▶ [READING TEXT]
>>>
The UK government has announced plans to scrap the sale of petrol and diesel cars by 2040, in a move that will drastically cut air pollution
In a move which follows a similar announcement by France in recent weeks, the proposals are part of the government’s clean air plan and aims to improve air quality in the UK and tackle excessive levels of nitrogen dioxide in towns and cities.
This follows the introduction of the London ‘Toxicity Charge’, where the majority of pre-2006 vehicles will receive an additional charge as of the October 2017 – the toughest emission standard of any world city.
A global stance towards the adoption of fuel efficient cars is becoming more apparent, with countries such as Norway, the Netherlands and India committing to cutting their emissions.
Most recently, France’s Environment Minister unveiled plans to ban the sale of all petrol and diesel vehicles by 2040. Nicolas Hulot made the announcement as part of a five-year climate plan by the country to encourage clean energy, and therefore fulfil commitments made under the Paris Agreement.
Mr Hulot said climate challenges are something we should look to tackle globally and the plans were intended to improve the daily lives of French people.
The Dutch bank IMG has predicted only electric passenger cars will be sold from 2035 onwards, meaning the European car market will be heavily impacted. Currently, European car manufacturers are at the forefront of internal combustion engines with a 25% market share; however their percentage of lithium-ion production is only 3%. Therefore, it predicts it could be possible that both Asia and North-America will get a bigger foothold in the European car market due to their great supply of resources.
Volvo has also committed to ensuring every vehicle launched from 2019 will have an electric motor - placing electrification at the core of its future business. It aims to introduce a portfolio of electrified cars across its model range, embracing fully electric, plug-in hybrid and mild hybrid cars.
So, why the trend towards more fuel efficient vehicles? Agustin Valera Medina, senior lecturer at Cardiff University, told us: “The depletion of fossil fuels, energy and the impact on climate change caused by the excessive amount of pollutants emitted to the atmosphere are the main reasons that scientists, industries and governments around the world are seeking to increase their efforts towards using more advanced fuels and vehicles.
“The use of alternative fuels that do not contain carbon enables the production of energy without producing CO2. [This] ensures that there is less reliance on sources coming from countries such as Russia, the Middle East or Africa, reducing costs, impact on local society and improving resilience of the country.
“Moreover, the reduction of fuel per mile also decreases the cost of fuel that a person pays annually, which immediately benefits his/her economy and attracts more people to buy such a vehicle.”
<<<
▶ [WHAT THIS EXERCISE ASKS]
a - From the article on petrol and diesel car bans, copy the passage starting at "So, why the" and ending at "of the country.".
b - According to the article on petrol and diesel car bans, which kinds of electrified car will Volvo's new portfolio embrace? List them all.

▶ [GIVEN INFORMATION]
>>>
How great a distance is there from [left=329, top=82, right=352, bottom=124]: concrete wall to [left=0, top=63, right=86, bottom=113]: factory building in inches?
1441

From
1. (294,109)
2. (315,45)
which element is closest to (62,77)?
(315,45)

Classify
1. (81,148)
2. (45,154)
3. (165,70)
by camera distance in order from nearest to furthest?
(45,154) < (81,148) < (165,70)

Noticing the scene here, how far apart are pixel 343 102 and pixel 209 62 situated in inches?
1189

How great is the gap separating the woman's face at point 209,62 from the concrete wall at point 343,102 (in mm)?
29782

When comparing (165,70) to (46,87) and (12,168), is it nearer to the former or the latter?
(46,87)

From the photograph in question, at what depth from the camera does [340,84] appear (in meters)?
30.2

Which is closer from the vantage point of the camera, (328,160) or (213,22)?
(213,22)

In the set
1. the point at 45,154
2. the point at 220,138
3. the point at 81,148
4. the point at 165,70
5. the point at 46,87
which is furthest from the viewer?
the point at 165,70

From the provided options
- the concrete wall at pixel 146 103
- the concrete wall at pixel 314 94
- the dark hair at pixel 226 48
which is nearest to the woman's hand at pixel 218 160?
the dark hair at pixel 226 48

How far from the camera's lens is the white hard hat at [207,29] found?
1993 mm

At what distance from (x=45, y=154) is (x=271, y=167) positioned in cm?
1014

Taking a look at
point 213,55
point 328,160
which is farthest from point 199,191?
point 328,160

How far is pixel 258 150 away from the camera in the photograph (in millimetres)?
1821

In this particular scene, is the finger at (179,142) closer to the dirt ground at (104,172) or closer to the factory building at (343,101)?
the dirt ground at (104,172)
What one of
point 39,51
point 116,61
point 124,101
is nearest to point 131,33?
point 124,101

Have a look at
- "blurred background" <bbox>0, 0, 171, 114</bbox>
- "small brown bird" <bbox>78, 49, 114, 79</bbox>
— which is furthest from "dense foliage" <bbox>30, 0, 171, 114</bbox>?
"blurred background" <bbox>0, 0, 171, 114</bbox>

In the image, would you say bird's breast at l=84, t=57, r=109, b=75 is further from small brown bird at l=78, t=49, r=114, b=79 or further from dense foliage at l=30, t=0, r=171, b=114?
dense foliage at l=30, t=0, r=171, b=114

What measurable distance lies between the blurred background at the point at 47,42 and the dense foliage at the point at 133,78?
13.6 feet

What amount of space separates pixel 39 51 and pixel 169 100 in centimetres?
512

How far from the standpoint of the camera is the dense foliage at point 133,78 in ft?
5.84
<<<
▶ [ANSWERS FOR THE EXERCISE]
a -
So, why the trend towards more fuel efficient vehicles? Agustin Valera Medina, senior lecturer at Cardiff University, told us: “The depletion of fossil fuels, energy and the impact on climate change caused by the excessive amount of pollutants emitted to the atmosphere are the main reasons that scientists, industries and governments around the world are seeking to increase their efforts towards using more advanced fuels and vehicles.
“The use of alternative fuels that do not contain carbon enables the production of energy without producing CO2. [This] ensures that there is less reliance on sources coming from countries such as Russia, the Middle East or Africa, reducing costs, impact on local society and improving resilience of the country.

b - Fully electric cars, plug-in hybrid cars and mild hybrid cars.